The main characteristic of his films is that they are finely interwoven with his life: the chronology of his documentaries is also the chronology of what he has lived. That is why he is considered the father of the "Diary Film". It was Mekas who, for the first time, gave the intimate twist to documentary cinema, which was previously associated with social themes.

His cinema was not interested in what was happening outside, in fictional stories or very distant realities, nor in communication. His legacy in art and experimental cinema lies here: his art was his everyday images.

Walden (diaries, notes and sketches. 1968)

 

 

The first three years since his arrival in New York resulted in his first major project: Walden. Its title refers to the book by Henry David Thoreau, a book that narrates the reflections and anecdotes of the writer when he lived isolated in the forest in search of a life lived in freedom.

This film is then a compilation of instants during that first stage of Mekas' life in the United States, filmed with the lightness of daily life.  "My images are my memories", he said.

Snippets of life, homes, houses, streets, gatherings of friends. This work also became the album of filmed memories of the New York avant-garde art generation of the 60’s. We see here then Andy Warhol, John Lennon, Yoko Ono, among many other important characters in the arts. 
 

Reminiscences of a journey to Lithuania (1974)

 


After 25 years of migration, Jonas returns with Adolfas to his homeland and his home, Lithuania. From the gaze of a tourist in his own land; we see the reunion with his mother, his uncles, the forest that was born from the seeds that he and his brother had planted, the concentration camps in Austria where they had been recruited. Although it might have been a painful journey to visit his own past and everything that had been stripped from him, Mekas was always committed to beauty, with a look ready to find it even in the rubble of the painful memory of the Second World War.

As a writer and poet (I had nowhere to go, 1991) and among other films such as Lost, Lost, Lost (1976), 355 Day Project, or the Film Correspondences that he maintained for 2 years with the Spanish filmmaker José Luis Guerín; Jonas Mekas was also an insistent seeker and main promoter of projects that brought together and expanded the avant-garde community of New York and the world.

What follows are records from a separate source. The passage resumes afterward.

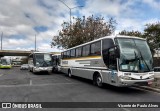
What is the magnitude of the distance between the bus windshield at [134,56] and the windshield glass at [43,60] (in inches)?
602

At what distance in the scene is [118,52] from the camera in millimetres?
10359

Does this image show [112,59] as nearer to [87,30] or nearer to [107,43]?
[107,43]

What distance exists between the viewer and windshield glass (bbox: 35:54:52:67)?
969 inches

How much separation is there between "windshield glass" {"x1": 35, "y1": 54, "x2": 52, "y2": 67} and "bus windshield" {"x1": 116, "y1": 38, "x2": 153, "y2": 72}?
15.3 m

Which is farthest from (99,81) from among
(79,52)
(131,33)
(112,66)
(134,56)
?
(131,33)

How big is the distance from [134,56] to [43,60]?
640 inches

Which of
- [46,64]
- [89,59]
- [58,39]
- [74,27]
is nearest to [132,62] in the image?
[89,59]

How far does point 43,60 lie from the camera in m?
→ 24.9

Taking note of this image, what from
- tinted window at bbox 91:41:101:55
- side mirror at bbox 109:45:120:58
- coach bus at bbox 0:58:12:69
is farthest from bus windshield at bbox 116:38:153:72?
coach bus at bbox 0:58:12:69

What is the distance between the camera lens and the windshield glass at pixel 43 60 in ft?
80.7

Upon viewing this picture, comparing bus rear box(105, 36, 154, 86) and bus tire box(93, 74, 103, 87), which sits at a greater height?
bus rear box(105, 36, 154, 86)

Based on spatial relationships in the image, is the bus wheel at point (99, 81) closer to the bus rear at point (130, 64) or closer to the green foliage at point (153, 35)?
the bus rear at point (130, 64)

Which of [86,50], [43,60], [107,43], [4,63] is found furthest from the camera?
[4,63]

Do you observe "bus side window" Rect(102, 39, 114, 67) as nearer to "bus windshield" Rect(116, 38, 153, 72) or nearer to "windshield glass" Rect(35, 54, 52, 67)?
"bus windshield" Rect(116, 38, 153, 72)
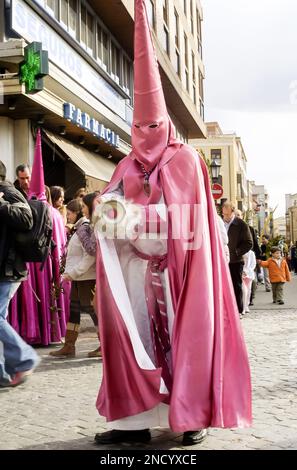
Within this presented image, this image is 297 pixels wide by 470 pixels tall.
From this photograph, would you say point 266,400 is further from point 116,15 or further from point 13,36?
point 116,15

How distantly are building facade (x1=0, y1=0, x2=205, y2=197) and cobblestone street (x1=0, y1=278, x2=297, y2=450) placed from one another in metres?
6.19

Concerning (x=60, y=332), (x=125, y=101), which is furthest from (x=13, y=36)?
(x=125, y=101)

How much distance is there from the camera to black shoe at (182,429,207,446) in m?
3.48

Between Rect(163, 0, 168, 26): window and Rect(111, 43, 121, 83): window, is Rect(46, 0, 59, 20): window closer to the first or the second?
Rect(111, 43, 121, 83): window

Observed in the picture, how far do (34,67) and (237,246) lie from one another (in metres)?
4.49

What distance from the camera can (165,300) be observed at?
371 cm

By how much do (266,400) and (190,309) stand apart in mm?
1482

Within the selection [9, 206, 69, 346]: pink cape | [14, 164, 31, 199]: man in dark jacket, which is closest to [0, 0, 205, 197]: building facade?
[14, 164, 31, 199]: man in dark jacket

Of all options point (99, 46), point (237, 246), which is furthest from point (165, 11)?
→ point (237, 246)

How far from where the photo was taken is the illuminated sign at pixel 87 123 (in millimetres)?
13607

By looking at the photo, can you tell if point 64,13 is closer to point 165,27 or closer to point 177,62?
point 165,27

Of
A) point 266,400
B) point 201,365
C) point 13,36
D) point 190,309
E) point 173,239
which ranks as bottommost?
point 266,400
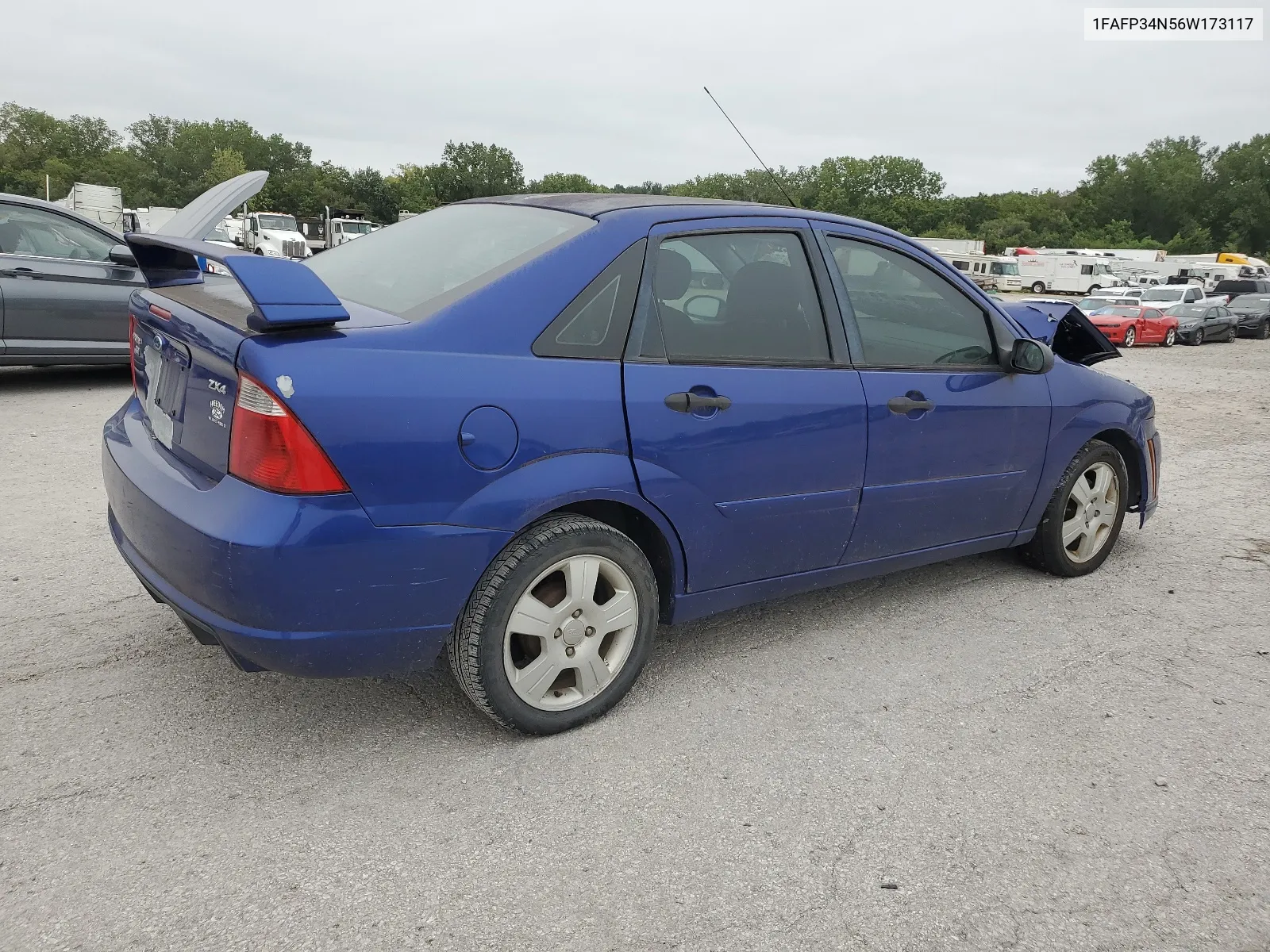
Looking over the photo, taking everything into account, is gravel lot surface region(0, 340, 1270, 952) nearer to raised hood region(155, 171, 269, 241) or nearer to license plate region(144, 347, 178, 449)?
license plate region(144, 347, 178, 449)

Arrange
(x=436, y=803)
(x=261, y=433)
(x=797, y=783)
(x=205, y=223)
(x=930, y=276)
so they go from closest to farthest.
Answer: (x=261, y=433) → (x=436, y=803) → (x=797, y=783) → (x=930, y=276) → (x=205, y=223)

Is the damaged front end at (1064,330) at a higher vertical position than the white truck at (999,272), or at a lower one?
lower

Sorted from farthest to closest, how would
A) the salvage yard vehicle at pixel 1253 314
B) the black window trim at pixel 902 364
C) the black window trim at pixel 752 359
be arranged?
the salvage yard vehicle at pixel 1253 314 → the black window trim at pixel 902 364 → the black window trim at pixel 752 359

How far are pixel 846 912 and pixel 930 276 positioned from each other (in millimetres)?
2509

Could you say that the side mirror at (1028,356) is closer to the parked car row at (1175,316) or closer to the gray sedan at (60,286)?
the gray sedan at (60,286)

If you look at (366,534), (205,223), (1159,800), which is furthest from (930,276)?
(205,223)

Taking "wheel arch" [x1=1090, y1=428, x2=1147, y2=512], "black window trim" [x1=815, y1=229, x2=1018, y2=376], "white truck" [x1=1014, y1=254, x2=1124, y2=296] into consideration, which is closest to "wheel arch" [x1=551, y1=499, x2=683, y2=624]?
"black window trim" [x1=815, y1=229, x2=1018, y2=376]

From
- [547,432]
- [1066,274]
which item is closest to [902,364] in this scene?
[547,432]

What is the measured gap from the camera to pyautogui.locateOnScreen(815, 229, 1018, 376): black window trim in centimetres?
355

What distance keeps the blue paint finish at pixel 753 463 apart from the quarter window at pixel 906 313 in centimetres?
26

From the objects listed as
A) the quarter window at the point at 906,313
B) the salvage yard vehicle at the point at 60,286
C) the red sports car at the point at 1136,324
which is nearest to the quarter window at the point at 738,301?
the quarter window at the point at 906,313

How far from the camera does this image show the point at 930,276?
154 inches

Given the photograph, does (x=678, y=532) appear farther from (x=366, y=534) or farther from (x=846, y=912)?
(x=846, y=912)

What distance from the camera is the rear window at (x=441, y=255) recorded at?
294cm
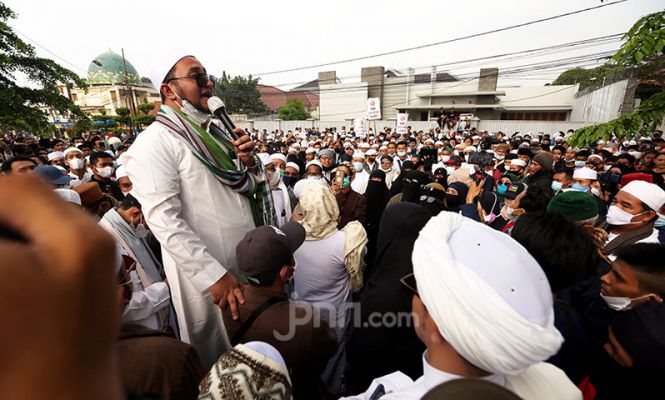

He created the cinema magazine Film Culture (1954) with his brother Adolfas. Together with other experimental filmmakers, he created the cooperative The Film Makers (1962), which later became the creation seed of the space for preservation, shelter and projection of experimental films Anthology Film Archives (1970) that can currently be visited in NYC.

Finally, the doors that he opened to filmmakers committed to another type of cinema were infinite and incalculable. Mekas'legacy is great, so we can only thank him for having followed his instinct and traversed his searches.